Omar Favaro, noto per il drammatico delitto di Novi Ligure avvenuto nel 2001, si trova nuovamente al centro di una vicenda giudiziaria. Dopo la separazione, l’uomo è accusato di aver minacciato la ex moglie con frasi come «Ti sfregio con l’acido, fai schifo», e di averla vessata con violenze fisiche e psicologiche. Le accuse, che risalgono a episodi tra il 2019 e il 2021, includono botte, insulti, minacce di morte e controllo economico. La procura di Ivrea ha chiuso le indagini, ma potrebbe portare a un processo. L’uomo, che ha sempre respinto le accuse, non è ancora stato interrogato.
Un passato drammatico e una nuova causa
Omar Favaro, all’età di 16 anni, fu protagonista di una delle pagine più drammatiche della cronaca italiana: il delitto di Novi Ligure. Insieme a Erika De Nardo, una ragazza minorenne, uccisero con ferocia Susy Cassini e Gianluca De Nardo, madre e fratello minore di Erika, con quasi 100 coltellate e un tentativo di avvelenamento. L’episodio, avvenuto il 21 febbraio 2001, ha segnato la vita di Favaro, che ha scontato una condanna e ha trascorso parte della sua esistenza in carcere. Dopo l’uscita dal carcere nel 2010, si è trasferito in Toscana, cercando di ricostruire una vita lontano dal passato.
Le accuse arrivano da episodi tra il 2019 e il 2021, con violenze fisiche e psicologiche, minacce di morte e controllo economico. La donna, che aveva chiamato quattro volte i carabinieri durante la convivenza, ha denunciato l’uomo e chiesto l’affidamento esclusivo della figlia. Secondo Favaro, però, la donna avrebbe «inventato tutto» per ottenere l’affidamento.

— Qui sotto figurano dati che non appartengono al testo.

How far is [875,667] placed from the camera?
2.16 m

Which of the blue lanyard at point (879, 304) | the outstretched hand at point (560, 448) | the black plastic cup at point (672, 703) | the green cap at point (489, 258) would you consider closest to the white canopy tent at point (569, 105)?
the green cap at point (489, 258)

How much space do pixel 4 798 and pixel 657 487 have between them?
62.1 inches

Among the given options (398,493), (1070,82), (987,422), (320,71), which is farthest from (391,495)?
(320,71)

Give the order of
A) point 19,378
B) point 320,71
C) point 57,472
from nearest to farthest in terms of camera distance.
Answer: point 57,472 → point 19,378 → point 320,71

Minacce e violenze in casa
Le indagini hanno descritto Favaro come violento e possessivo, con comportamenti che hanno portato gli inquirenti a chiedere misure cautelari. Il tribunale del riesame di Torino aveva respinto la richiesta di misure restrittive, ma l’uomo ha definito le accuse «calunniose». Il suo difensore, l’avvocato Lorenzo Repetti, ha sottolineato che la vicenda è legata a una causa di separazione, con l’affidamento della figlia in discussione.
Le minacce includevano frasi come «Ti sfregio con l’acido» e «Fai schifo», con episodi di botte, lancio di oggetti e afferramento per i capelli, anche davanti alla bambina. La donna ha denunciato l’uomo e chiesto l’affidamento esclusivo della figlia, ma Favaro ha sempre respinto le accuse, nonostante le prove raccolte.

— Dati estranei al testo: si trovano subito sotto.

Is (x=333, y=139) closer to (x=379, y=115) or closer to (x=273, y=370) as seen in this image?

La procura di Ivrea ha chiuso le indagini, ma le accuse potrebbero portare a un rinvio a giudizio e quindi a un processo. L’uomo, che non è ancora stato interrogato, continua a negare le accuse, ma i fatti raccolti indicano un comportamento preoccupante. La sua storia, tra passato criminale e presente di violenza, rimane al centro di una nuova vicenda giudiziaria, che potrebbe avere conseguenze significative per lui e per la sua famiglia.